Projects

This project advances quantum-enhanced recommender systems by integrating efficient quantum optimization, qubit-aware feature selection, and automated quantum circuit design. Building on our recent work—including the CAQUBO method for performance-driven feature selection using quantum annealing, an extreme-value-theory framework for estimating the quantum sampling cost required to capture near-optimal feature sets, a qubit-efficient quantum semi-random-forest model for recommendation scoring, and a hybrid-action reinforcement-learning approach for discovering compact, high-performing quantum circuit architectures—we are now developing a unified, end-to-end pipeline for quantum-assisted recommendation.
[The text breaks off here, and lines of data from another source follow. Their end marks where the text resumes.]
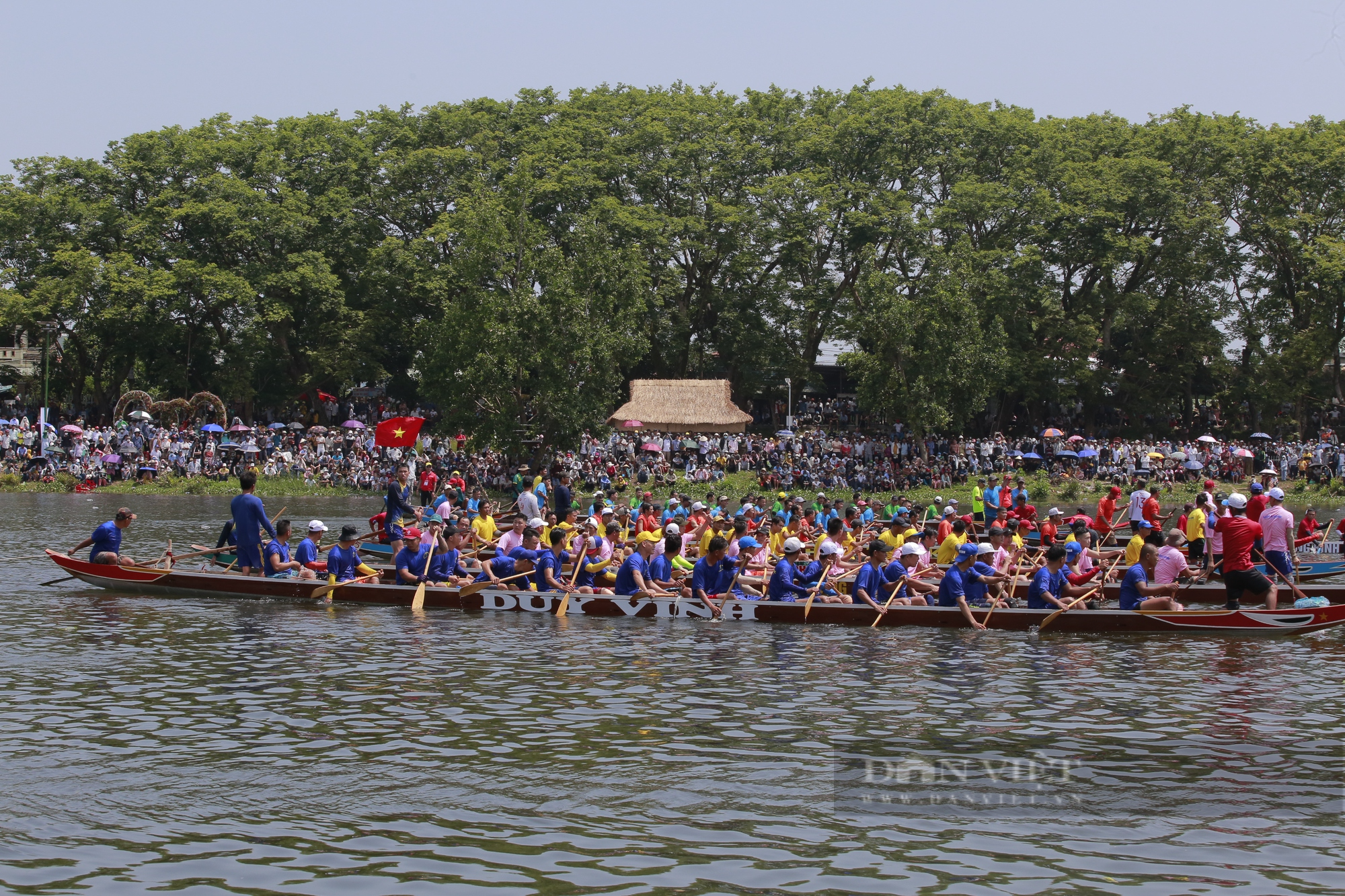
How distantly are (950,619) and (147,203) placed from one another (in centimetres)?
4906

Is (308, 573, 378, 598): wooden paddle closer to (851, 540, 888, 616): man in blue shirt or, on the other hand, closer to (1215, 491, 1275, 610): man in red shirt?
(851, 540, 888, 616): man in blue shirt

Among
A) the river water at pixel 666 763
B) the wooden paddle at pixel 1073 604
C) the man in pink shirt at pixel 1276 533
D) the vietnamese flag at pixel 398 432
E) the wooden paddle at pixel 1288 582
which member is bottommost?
the river water at pixel 666 763

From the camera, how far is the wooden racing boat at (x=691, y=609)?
57.4ft

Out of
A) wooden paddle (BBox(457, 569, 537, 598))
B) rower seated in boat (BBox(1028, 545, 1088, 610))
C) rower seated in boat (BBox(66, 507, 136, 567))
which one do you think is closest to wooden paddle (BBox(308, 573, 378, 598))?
wooden paddle (BBox(457, 569, 537, 598))

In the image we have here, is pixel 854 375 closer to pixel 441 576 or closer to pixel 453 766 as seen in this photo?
pixel 441 576

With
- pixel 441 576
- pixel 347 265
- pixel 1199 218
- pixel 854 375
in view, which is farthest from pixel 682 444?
pixel 441 576

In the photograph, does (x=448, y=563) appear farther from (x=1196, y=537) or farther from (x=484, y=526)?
(x=1196, y=537)

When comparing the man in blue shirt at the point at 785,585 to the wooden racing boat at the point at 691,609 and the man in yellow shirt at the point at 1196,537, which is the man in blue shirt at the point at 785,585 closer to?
the wooden racing boat at the point at 691,609

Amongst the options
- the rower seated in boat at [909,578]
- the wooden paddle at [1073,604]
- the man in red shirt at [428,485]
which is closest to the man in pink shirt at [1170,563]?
the wooden paddle at [1073,604]

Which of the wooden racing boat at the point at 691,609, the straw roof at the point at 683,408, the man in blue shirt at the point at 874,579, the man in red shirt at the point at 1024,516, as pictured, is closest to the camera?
the wooden racing boat at the point at 691,609

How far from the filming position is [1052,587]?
1842 centimetres

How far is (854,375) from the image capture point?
51500 mm

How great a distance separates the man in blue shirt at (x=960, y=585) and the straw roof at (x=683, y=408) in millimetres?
33525

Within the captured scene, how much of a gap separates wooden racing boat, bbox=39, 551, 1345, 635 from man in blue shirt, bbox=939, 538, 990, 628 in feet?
0.61
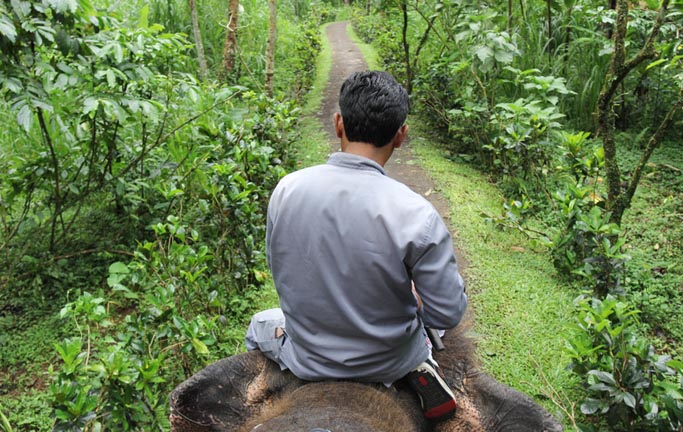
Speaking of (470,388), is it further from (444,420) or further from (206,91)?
(206,91)

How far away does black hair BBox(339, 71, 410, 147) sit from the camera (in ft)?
5.06

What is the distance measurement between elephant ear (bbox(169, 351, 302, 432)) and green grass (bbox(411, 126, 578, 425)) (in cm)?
130

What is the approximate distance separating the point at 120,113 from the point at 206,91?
260cm

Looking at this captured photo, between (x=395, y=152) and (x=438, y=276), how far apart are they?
471 centimetres

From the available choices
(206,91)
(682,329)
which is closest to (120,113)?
(206,91)

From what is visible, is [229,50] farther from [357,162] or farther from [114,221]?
[357,162]

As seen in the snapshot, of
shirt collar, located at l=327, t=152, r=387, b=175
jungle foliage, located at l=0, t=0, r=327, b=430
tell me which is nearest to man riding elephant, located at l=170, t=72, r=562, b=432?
shirt collar, located at l=327, t=152, r=387, b=175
The project explores scalable feature compression for large tag spaces, QUBO formulations aligned with real system performance, adaptive sampling strategies for noisy quantum hardware, and RL-driven circuit search tailored to recommender objectives, with the overarching goal of demonstrating practical, NISQ-era viability of quantum-classical hybrid recommenders and providing a roadmap for their continued evolution as quantum devices mature.
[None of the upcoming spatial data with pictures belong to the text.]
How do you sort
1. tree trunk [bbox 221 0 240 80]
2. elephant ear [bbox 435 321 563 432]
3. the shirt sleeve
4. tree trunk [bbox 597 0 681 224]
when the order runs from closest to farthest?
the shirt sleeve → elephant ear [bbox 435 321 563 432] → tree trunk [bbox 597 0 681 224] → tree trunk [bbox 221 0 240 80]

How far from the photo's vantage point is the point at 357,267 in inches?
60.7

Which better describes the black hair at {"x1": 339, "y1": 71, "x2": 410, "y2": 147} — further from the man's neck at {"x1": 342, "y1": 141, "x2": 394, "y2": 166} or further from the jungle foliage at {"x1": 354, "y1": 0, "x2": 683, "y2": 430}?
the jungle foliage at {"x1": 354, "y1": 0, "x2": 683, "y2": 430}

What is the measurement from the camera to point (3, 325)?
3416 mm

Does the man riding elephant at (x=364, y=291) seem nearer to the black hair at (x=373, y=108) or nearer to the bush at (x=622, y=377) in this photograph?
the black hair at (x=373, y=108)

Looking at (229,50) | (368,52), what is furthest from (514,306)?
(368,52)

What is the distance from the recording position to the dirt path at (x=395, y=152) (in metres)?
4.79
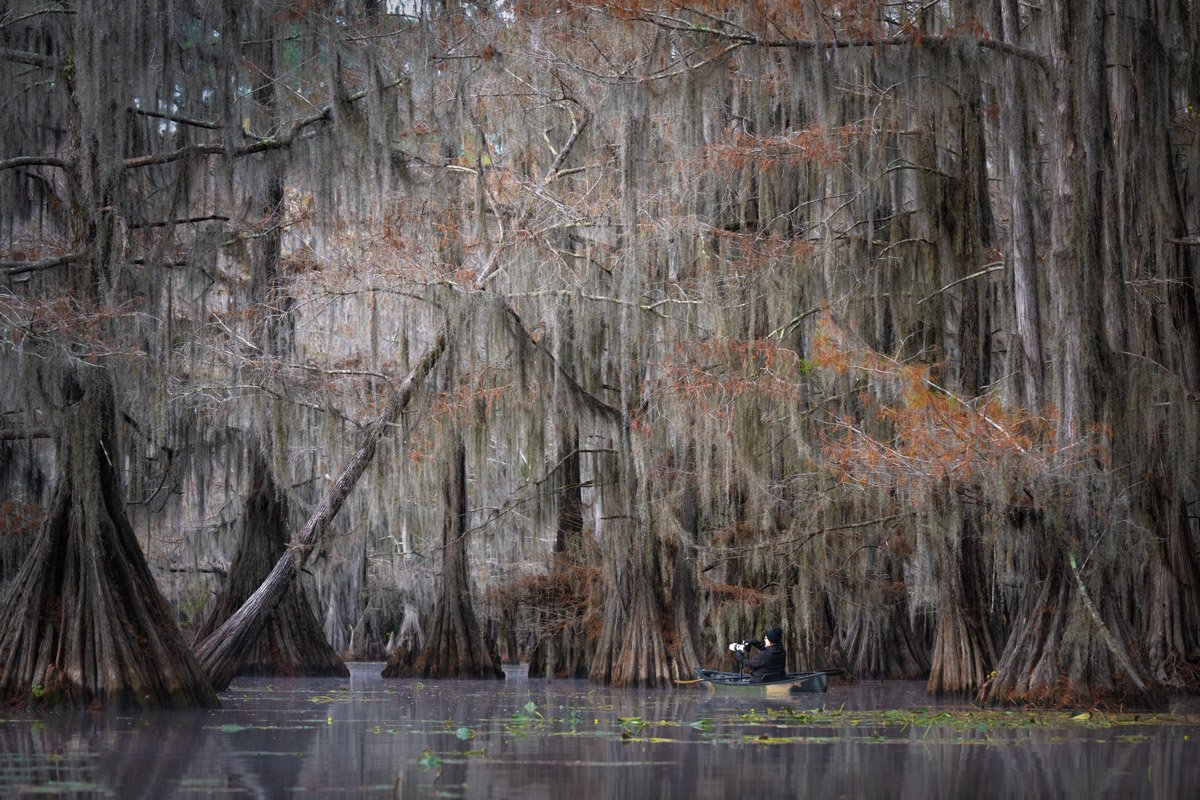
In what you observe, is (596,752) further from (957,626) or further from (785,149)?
(785,149)

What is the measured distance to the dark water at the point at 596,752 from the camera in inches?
263

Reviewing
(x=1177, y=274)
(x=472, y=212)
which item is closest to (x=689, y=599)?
(x=472, y=212)

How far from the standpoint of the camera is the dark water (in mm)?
6680

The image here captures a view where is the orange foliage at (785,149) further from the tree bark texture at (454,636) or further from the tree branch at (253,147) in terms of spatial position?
the tree bark texture at (454,636)

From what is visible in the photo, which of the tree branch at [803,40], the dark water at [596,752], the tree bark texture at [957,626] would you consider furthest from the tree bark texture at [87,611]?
the tree bark texture at [957,626]

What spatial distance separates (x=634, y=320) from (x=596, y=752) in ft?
36.4

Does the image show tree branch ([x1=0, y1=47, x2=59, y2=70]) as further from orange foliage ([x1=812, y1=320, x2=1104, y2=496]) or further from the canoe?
the canoe

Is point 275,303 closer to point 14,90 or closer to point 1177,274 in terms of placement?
point 14,90

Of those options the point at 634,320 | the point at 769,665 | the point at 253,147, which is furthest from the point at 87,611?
the point at 634,320

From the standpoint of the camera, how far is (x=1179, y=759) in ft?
27.3

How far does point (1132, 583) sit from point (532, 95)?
367 inches

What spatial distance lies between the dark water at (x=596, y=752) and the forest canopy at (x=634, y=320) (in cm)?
153

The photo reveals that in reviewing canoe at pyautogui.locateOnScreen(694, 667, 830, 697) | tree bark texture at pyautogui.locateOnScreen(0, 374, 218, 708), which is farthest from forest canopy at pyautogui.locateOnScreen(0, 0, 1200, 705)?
canoe at pyautogui.locateOnScreen(694, 667, 830, 697)

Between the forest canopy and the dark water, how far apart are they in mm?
1527
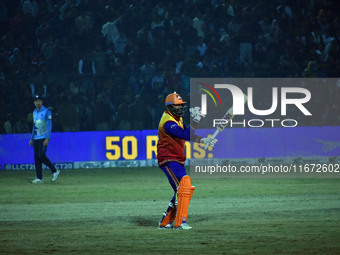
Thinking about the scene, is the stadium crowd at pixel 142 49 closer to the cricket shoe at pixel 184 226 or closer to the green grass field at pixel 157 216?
the green grass field at pixel 157 216

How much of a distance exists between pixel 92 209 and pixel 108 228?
9.11 ft

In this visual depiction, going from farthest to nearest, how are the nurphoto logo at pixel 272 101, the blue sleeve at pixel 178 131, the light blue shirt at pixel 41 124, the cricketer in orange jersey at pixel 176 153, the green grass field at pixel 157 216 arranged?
the nurphoto logo at pixel 272 101, the light blue shirt at pixel 41 124, the cricketer in orange jersey at pixel 176 153, the blue sleeve at pixel 178 131, the green grass field at pixel 157 216

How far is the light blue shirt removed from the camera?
59.3 feet

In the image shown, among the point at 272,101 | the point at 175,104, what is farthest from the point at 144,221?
the point at 272,101

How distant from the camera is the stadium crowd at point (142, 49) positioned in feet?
72.2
This project brings together a body of work on responsible recommendation to create a unified research program that (1) explains and quantifies fairness at the level of individual users and items, (2) integrates explainability into fairness-aware learning, (3) exposes and corrects evaluation and algorithmic biases, and (4) extends these concerns to emerging LLM-based recommenders; specifically, it synthesizes recent contributions on explaining recommendation fairness from a user/item perspective to surface who is affected and why (TOIS 2025), GAN-based fairness-aware training for implicit feedback to mitigate disparate impacts in learning, and multi-task explainable recommendation models that jointly predict ratings and human-readable review summaries to improve transparency and accountability, while also addressing evaluation pathologies such as popularity bias and false-positive metric distortions in offline evaluation, and investigating position and ordering biases that appear when large language models are used for recommendation — the project’s goal is an end-to-end framework combining interpretable explanations, fair representation and training techniques, robust evaluation protocols, and bias-aware deployment practices so that recommender systems can be both effective and demonstrably responsible.

This project brings together a concentrated line of research on rigorous and responsible evaluation of recommender systems, addressing critical flaws in conventional assessment and proposing novel methodologies for more meaningful metrics and simulation. Building on work such as the analysis of popularity bias and the misalignment between true- and false-positive offline metrics (SIGIR 2020 / ACM TIS 2021) DBLP, the team developed a bi-directional Item Response Theory (IRT) framework to better capture user-item interaction dynamics in algorithm evaluation (WWW Companion 2025) DBLP, and created an LLM-enhanced, personality-driven user behavior simulator (SIGIR 2025) DBLP to reflect realistic user heterogeneity. Simultaneously, they conducted a metamorphic evaluation of ChatGPT as a recommender system (CoRR 2024) DBLP and examined position bias in LLM-based recommendation lists (CoRR 2025) DBLP. Through these contributions, the project aims to build an end-to-end evaluation paradigm that incorporates simulation, bias-aware metrics, and human-like behaviors to ensure recommender systems are assessed not just for accuracy, but for fairness, robustness, and real-world validity.